▶ _Task to complete_
Please rewrite the records below as a Markdown table with the columns No. and Line. Number each row and leave out any blank lines.

▶ _Given data_

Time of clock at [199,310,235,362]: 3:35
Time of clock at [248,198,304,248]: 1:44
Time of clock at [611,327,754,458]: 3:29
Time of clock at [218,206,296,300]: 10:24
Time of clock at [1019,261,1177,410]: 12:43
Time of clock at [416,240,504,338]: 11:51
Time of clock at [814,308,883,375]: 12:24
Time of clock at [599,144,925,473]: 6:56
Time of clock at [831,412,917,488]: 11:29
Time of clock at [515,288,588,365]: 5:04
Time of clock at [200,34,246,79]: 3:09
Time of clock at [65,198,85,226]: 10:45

▶ _Output of the exercise_
| No. | Line |
|---|---|
| 1 | Time of clock at [199,310,235,362]: 3:35 |
| 2 | Time of clock at [248,198,304,248]: 1:44 |
| 3 | Time of clock at [611,327,754,458]: 3:29 |
| 4 | Time of clock at [218,206,296,300]: 10:24 |
| 5 | Time of clock at [1019,261,1177,410]: 12:43 |
| 6 | Time of clock at [416,240,504,338]: 11:51 |
| 7 | Time of clock at [814,308,883,375]: 12:24 |
| 8 | Time of clock at [599,144,925,473]: 6:56 |
| 9 | Time of clock at [831,412,917,488]: 11:29 |
| 10 | Time of clock at [515,288,588,365]: 5:04 |
| 11 | Time of clock at [200,34,246,79]: 3:09 |
| 12 | Time of clock at [65,198,85,226]: 10:45 |